__WORUM ES GEHT__: Setze die Forumsdiskussion zur unscharfen Grafik beim AMD 1800+ nach ihrem letzten Satz fort.

__AUSGEWÄHLTER TEXT__:

┄┄┄┄┄┄

# AMD 1800+ miese Grafik?



## samanco (13. Mai 2002)

Hi 

Ich habe mir vor kurzem einen PC zusammenstellen lassen und habe nun erhebliche Probleme mit der Grafikdarstellung. Das Bild ist derart verschwommen, dass einem schon nach kurzer Zeit die Augen schmerzen. Mein Händler ist ratlos - er hat den AMD Prozesser mit der Nvidia und der besten Grafikkarte von ATI getestet - Ergebnis immer das Gleiche. Die Farben sind blass und bei Schriftdarstellung gibt es keine scharfen Ränder. Es wurden alle Einstellungen ausprobiert - ohne Erfolg!. Der Prozessor ist ein AMD 1800+. Ein Freund von mir hat einen AMD 800 (etwa) und hat keine solchen Performance-Probleme (verwendet den gleichen Bildschirm wie ich). 

Ich frage mich, da müsste es doch mehr User geben, die ähnliche Probleme haben - und es nur nicht merken, weil Ihnen der direkte Vergleich fehlt (ich habe meinen alten Rechner dirket neben dem neuen laufen) 

Es ist übrigens egal ob Windows 98 oder XP.


----------



## Avariel (13. Mai 2002)

Hi

Ich hab auch nen Athlon 1800 +.
Bei mir ist die Grafik eigentlich in Ordnung, aber sämtliche harten Kanten von irgendwelchen Objekten auf dem Bildschirm werden einmal "gespiegelt", d.h. die Kantenlinie wird ca. 1 cm über der echten Linie ein zweitesmal dargestellt. Der Effekt tritt mal stärker und mal schwächer auf, aber ich hab eigentlich bisher eher den Bildschirm dafür verantwortlich gemacht. Ein Freund von mir hat allerdings GENAU den selben PC wie ich, und bei ihm tritt das nicht auf...

┄┄┄┄┄┄

__DATENAUSZUG__:
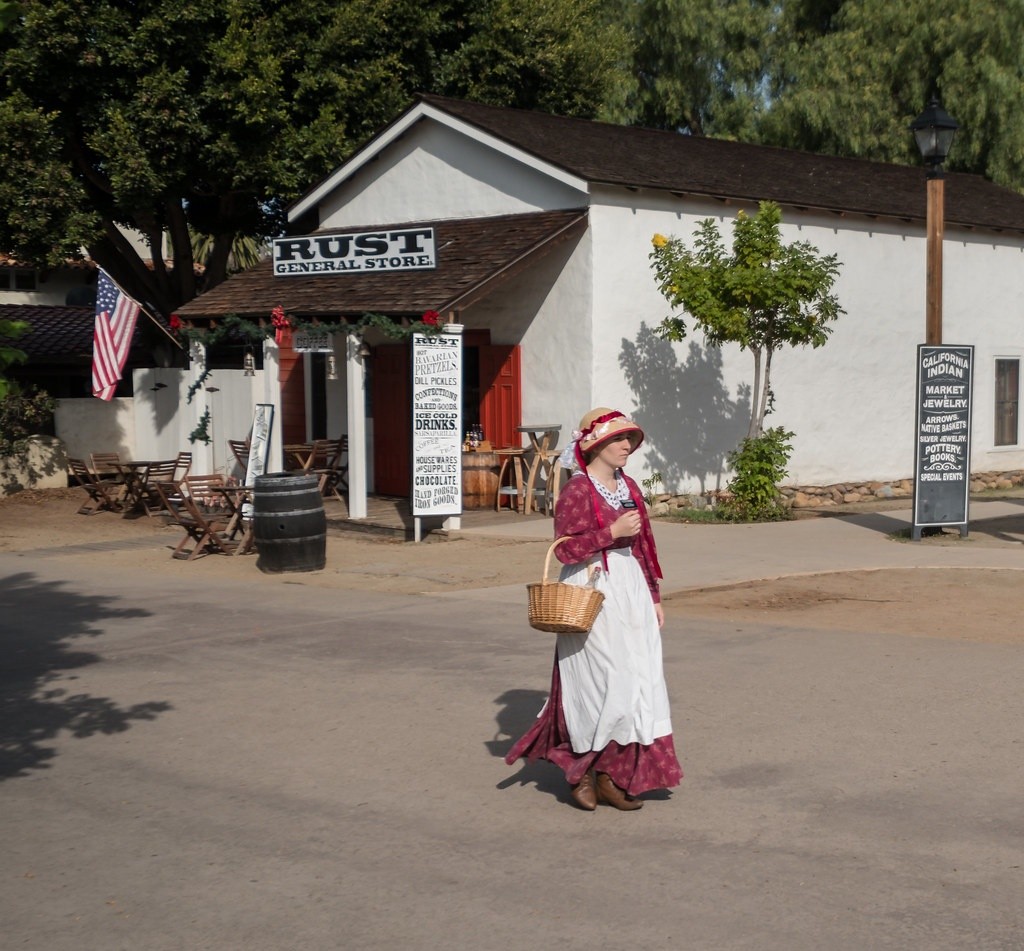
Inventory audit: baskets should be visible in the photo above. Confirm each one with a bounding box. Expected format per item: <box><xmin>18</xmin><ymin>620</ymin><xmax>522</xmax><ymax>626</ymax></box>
<box><xmin>525</xmin><ymin>537</ymin><xmax>605</xmax><ymax>633</ymax></box>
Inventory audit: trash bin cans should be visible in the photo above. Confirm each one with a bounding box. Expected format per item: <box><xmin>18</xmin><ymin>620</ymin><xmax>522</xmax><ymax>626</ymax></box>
<box><xmin>255</xmin><ymin>470</ymin><xmax>327</xmax><ymax>574</ymax></box>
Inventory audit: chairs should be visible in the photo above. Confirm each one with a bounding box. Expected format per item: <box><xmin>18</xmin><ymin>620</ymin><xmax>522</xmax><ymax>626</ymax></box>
<box><xmin>67</xmin><ymin>432</ymin><xmax>348</xmax><ymax>561</ymax></box>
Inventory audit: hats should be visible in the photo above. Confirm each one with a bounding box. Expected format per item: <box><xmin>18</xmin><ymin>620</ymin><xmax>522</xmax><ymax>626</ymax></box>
<box><xmin>571</xmin><ymin>408</ymin><xmax>644</xmax><ymax>456</ymax></box>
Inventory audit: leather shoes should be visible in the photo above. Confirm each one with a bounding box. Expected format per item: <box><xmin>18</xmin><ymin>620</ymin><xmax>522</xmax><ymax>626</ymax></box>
<box><xmin>570</xmin><ymin>766</ymin><xmax>596</xmax><ymax>810</ymax></box>
<box><xmin>595</xmin><ymin>771</ymin><xmax>643</xmax><ymax>810</ymax></box>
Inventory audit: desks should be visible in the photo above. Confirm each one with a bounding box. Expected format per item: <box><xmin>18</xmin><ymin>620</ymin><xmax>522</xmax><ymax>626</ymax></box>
<box><xmin>517</xmin><ymin>423</ymin><xmax>561</xmax><ymax>515</ymax></box>
<box><xmin>209</xmin><ymin>485</ymin><xmax>259</xmax><ymax>555</ymax></box>
<box><xmin>105</xmin><ymin>461</ymin><xmax>160</xmax><ymax>518</ymax></box>
<box><xmin>460</xmin><ymin>451</ymin><xmax>502</xmax><ymax>510</ymax></box>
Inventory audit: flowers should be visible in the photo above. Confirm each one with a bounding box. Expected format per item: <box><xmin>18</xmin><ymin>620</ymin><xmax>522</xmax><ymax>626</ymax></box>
<box><xmin>168</xmin><ymin>314</ymin><xmax>184</xmax><ymax>332</ymax></box>
<box><xmin>425</xmin><ymin>309</ymin><xmax>441</xmax><ymax>330</ymax></box>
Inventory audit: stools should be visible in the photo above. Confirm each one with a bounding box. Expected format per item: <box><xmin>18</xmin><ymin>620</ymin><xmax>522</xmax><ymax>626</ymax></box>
<box><xmin>491</xmin><ymin>448</ymin><xmax>540</xmax><ymax>512</ymax></box>
<box><xmin>544</xmin><ymin>450</ymin><xmax>574</xmax><ymax>518</ymax></box>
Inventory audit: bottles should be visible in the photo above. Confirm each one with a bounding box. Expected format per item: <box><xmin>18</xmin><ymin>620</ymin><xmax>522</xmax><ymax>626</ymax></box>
<box><xmin>582</xmin><ymin>566</ymin><xmax>602</xmax><ymax>591</ymax></box>
<box><xmin>461</xmin><ymin>424</ymin><xmax>485</xmax><ymax>452</ymax></box>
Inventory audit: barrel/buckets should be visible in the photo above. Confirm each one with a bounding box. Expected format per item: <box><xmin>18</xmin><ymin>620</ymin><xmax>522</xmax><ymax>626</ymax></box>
<box><xmin>462</xmin><ymin>452</ymin><xmax>502</xmax><ymax>510</ymax></box>
<box><xmin>253</xmin><ymin>471</ymin><xmax>328</xmax><ymax>573</ymax></box>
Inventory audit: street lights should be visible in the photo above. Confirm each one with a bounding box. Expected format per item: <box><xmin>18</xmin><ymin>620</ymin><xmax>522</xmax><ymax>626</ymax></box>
<box><xmin>909</xmin><ymin>82</ymin><xmax>961</xmax><ymax>534</ymax></box>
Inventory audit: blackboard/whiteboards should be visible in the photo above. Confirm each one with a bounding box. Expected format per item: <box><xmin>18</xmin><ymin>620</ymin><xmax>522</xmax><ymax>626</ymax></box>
<box><xmin>913</xmin><ymin>342</ymin><xmax>975</xmax><ymax>540</ymax></box>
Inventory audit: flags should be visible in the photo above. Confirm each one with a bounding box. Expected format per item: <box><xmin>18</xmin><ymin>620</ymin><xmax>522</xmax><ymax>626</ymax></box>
<box><xmin>92</xmin><ymin>270</ymin><xmax>140</xmax><ymax>401</ymax></box>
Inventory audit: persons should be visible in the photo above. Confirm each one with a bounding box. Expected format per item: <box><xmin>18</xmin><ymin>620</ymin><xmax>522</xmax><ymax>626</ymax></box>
<box><xmin>552</xmin><ymin>408</ymin><xmax>667</xmax><ymax>811</ymax></box>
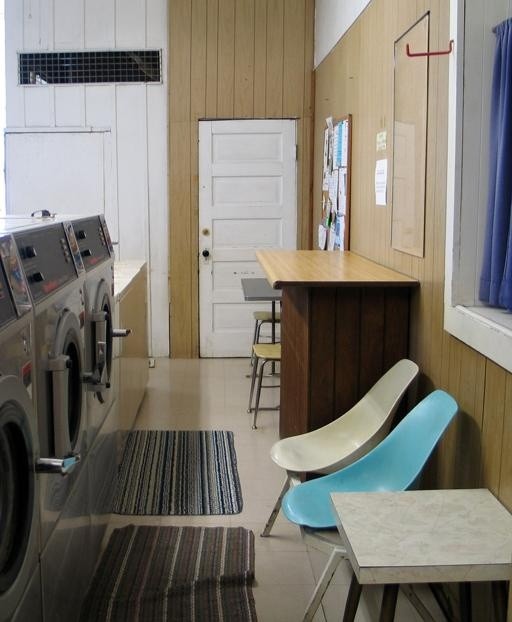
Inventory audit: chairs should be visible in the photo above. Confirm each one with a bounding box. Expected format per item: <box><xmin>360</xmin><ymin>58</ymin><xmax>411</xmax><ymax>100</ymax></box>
<box><xmin>261</xmin><ymin>358</ymin><xmax>461</xmax><ymax>622</ymax></box>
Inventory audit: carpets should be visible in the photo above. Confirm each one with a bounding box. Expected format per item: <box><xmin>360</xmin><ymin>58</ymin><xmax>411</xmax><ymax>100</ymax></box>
<box><xmin>83</xmin><ymin>427</ymin><xmax>260</xmax><ymax>621</ymax></box>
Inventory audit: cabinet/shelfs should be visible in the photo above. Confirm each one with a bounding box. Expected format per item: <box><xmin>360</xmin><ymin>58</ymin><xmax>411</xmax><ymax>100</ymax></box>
<box><xmin>257</xmin><ymin>252</ymin><xmax>412</xmax><ymax>483</ymax></box>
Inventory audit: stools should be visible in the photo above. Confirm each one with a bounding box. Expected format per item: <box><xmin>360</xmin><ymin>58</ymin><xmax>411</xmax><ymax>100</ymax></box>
<box><xmin>245</xmin><ymin>310</ymin><xmax>281</xmax><ymax>430</ymax></box>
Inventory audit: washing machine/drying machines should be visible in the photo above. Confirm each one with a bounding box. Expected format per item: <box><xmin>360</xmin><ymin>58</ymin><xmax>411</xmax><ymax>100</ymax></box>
<box><xmin>1</xmin><ymin>213</ymin><xmax>121</xmax><ymax>622</ymax></box>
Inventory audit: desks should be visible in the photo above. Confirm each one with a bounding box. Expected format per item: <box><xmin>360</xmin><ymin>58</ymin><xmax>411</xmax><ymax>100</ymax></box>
<box><xmin>331</xmin><ymin>484</ymin><xmax>511</xmax><ymax>622</ymax></box>
<box><xmin>239</xmin><ymin>276</ymin><xmax>281</xmax><ymax>376</ymax></box>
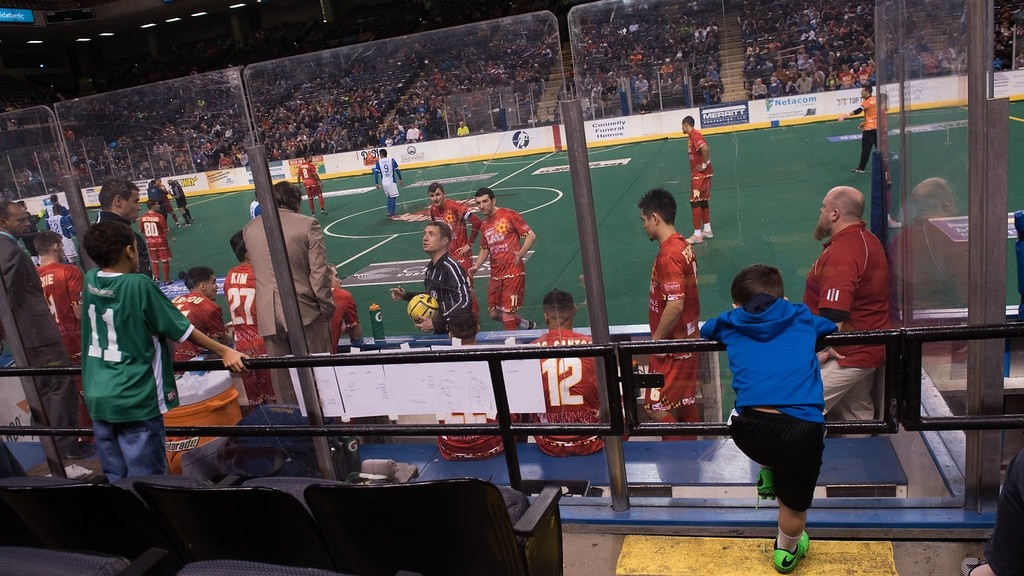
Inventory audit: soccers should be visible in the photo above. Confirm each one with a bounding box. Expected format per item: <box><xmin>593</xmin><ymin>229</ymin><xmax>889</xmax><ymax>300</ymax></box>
<box><xmin>406</xmin><ymin>293</ymin><xmax>440</xmax><ymax>324</ymax></box>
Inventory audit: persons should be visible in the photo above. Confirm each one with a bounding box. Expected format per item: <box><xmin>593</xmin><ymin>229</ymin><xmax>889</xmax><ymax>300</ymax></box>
<box><xmin>552</xmin><ymin>0</ymin><xmax>724</xmax><ymax>124</ymax></box>
<box><xmin>154</xmin><ymin>176</ymin><xmax>182</xmax><ymax>228</ymax></box>
<box><xmin>638</xmin><ymin>187</ymin><xmax>703</xmax><ymax>441</ymax></box>
<box><xmin>838</xmin><ymin>86</ymin><xmax>877</xmax><ymax>173</ymax></box>
<box><xmin>389</xmin><ymin>221</ymin><xmax>480</xmax><ymax>346</ymax></box>
<box><xmin>734</xmin><ymin>0</ymin><xmax>968</xmax><ymax>101</ymax></box>
<box><xmin>147</xmin><ymin>180</ymin><xmax>163</xmax><ymax>213</ymax></box>
<box><xmin>297</xmin><ymin>152</ymin><xmax>328</xmax><ymax>217</ymax></box>
<box><xmin>428</xmin><ymin>182</ymin><xmax>482</xmax><ymax>334</ymax></box>
<box><xmin>167</xmin><ymin>179</ymin><xmax>194</xmax><ymax>228</ymax></box>
<box><xmin>467</xmin><ymin>187</ymin><xmax>538</xmax><ymax>331</ymax></box>
<box><xmin>529</xmin><ymin>288</ymin><xmax>629</xmax><ymax>456</ymax></box>
<box><xmin>700</xmin><ymin>263</ymin><xmax>839</xmax><ymax>574</ymax></box>
<box><xmin>437</xmin><ymin>308</ymin><xmax>529</xmax><ymax>461</ymax></box>
<box><xmin>0</xmin><ymin>0</ymin><xmax>562</xmax><ymax>194</ymax></box>
<box><xmin>374</xmin><ymin>149</ymin><xmax>403</xmax><ymax>219</ymax></box>
<box><xmin>986</xmin><ymin>0</ymin><xmax>1024</xmax><ymax>71</ymax></box>
<box><xmin>0</xmin><ymin>181</ymin><xmax>364</xmax><ymax>485</ymax></box>
<box><xmin>681</xmin><ymin>116</ymin><xmax>714</xmax><ymax>244</ymax></box>
<box><xmin>889</xmin><ymin>179</ymin><xmax>969</xmax><ymax>384</ymax></box>
<box><xmin>960</xmin><ymin>446</ymin><xmax>1024</xmax><ymax>576</ymax></box>
<box><xmin>803</xmin><ymin>185</ymin><xmax>890</xmax><ymax>440</ymax></box>
<box><xmin>138</xmin><ymin>199</ymin><xmax>176</xmax><ymax>286</ymax></box>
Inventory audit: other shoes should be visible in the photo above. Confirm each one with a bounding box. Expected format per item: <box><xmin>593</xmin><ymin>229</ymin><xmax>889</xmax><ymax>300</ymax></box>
<box><xmin>189</xmin><ymin>217</ymin><xmax>194</xmax><ymax>223</ymax></box>
<box><xmin>528</xmin><ymin>320</ymin><xmax>536</xmax><ymax>330</ymax></box>
<box><xmin>387</xmin><ymin>213</ymin><xmax>391</xmax><ymax>219</ymax></box>
<box><xmin>164</xmin><ymin>280</ymin><xmax>174</xmax><ymax>285</ymax></box>
<box><xmin>182</xmin><ymin>223</ymin><xmax>192</xmax><ymax>227</ymax></box>
<box><xmin>960</xmin><ymin>557</ymin><xmax>987</xmax><ymax>576</ymax></box>
<box><xmin>852</xmin><ymin>168</ymin><xmax>865</xmax><ymax>173</ymax></box>
<box><xmin>176</xmin><ymin>223</ymin><xmax>181</xmax><ymax>228</ymax></box>
<box><xmin>154</xmin><ymin>278</ymin><xmax>160</xmax><ymax>284</ymax></box>
<box><xmin>312</xmin><ymin>213</ymin><xmax>316</xmax><ymax>217</ymax></box>
<box><xmin>320</xmin><ymin>209</ymin><xmax>328</xmax><ymax>214</ymax></box>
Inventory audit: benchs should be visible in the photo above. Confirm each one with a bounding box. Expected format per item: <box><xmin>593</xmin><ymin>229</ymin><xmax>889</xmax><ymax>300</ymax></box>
<box><xmin>353</xmin><ymin>442</ymin><xmax>908</xmax><ymax>498</ymax></box>
<box><xmin>0</xmin><ymin>475</ymin><xmax>564</xmax><ymax>576</ymax></box>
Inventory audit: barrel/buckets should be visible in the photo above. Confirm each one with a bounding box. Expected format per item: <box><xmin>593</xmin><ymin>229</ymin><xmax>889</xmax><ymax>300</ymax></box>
<box><xmin>162</xmin><ymin>356</ymin><xmax>244</xmax><ymax>475</ymax></box>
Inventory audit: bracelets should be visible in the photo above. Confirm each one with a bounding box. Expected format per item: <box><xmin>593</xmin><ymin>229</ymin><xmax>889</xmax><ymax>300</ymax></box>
<box><xmin>702</xmin><ymin>163</ymin><xmax>707</xmax><ymax>170</ymax></box>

┄┄┄┄┄┄

__SCHRIFTLICHE ANTWORT__:
----------



## TKOlit (13. Mai 2002)

Ich kann mir kaum vorstellen, dass der Prozessor die Ursache für die schlechte Bildqualität ist, ich denke eher, dass das mainboard nicht richtig mit den Grafikkarten zusammenarbeitet. Schau also mal ob du im inet irgentwo paar aktuelle treiber für den agp-bus des mainboards herbekommst.

Ciao Tilo


----------



## Avariel (13. Mai 2002)

@TKOlit: Hmm.. Wen von uns beiden meinst du jetzt? Samanco oder mich? Oder uns beide?


----------



## TKOlit (13. Mai 2002)

euch beide, weil wenn der athlon xp die grafik negativ beeinflussen würde, würden rund die hälfte der neu verkauften pc's mit grafikproblemen zu kämpfen haben. deswegen denke ich, dass eure Grakas nicht richtig mit eurem Mainboard zusammenarbeiten und somit die signalqualität negativ beeinflusst wird.

Ciao Tilo


----------



## samanco (13. Mai 2002)

hi

erstmal danke für die prompten Feedbacks - merke, dass ich hier absolut richtig bin. An Tilo: Das mit AGP-Treibern werde ich ausprobieren, aber der Händler meint, dass die neuesten Treiber bereits installiert seien. Übrigens ist es auch egal welches Mainboard verwendet wird - zur Zeit ist das bei mir ein neues Shuttle AK35gtr - also kein schlechtes Teil oder?

Also nochmals Danke - und wenn Ihr was erfährt, was weiterhilft... 

ansonsten bin ich echt am überlegen, ob ich nicht doch auf Intel umsteige...


----------



## Moartel (15. Mai 2002)

Da die Grafik von der Grafikkarte berechnet wird ist es unsinnig dass die CPU an der Schuld ist. Es ist möglich dass dein Monitor einen Fehler hat.
Oder dass es an den Treibern liegt. An der CPU liegt es aber sicher nicht!


----------



## Carndret (15. Mai 2002)

Bei solchen Problemen frage ich mich, wieso dein Händler nicht selbst drauf gekommen ist, dass es eher mit der Grafikkarte zu tun hat.
Ich kann hier nur mal vorschlagen diesen Artikel durchzulesen oder mindestens diesen Teil davon anzuschauen. Besonders Avariel dürfte das interessieren. Die Grafikarte ist meist eher schuld als der Monitor (geschweige denn der Prozessor oder sonst irgendetwas).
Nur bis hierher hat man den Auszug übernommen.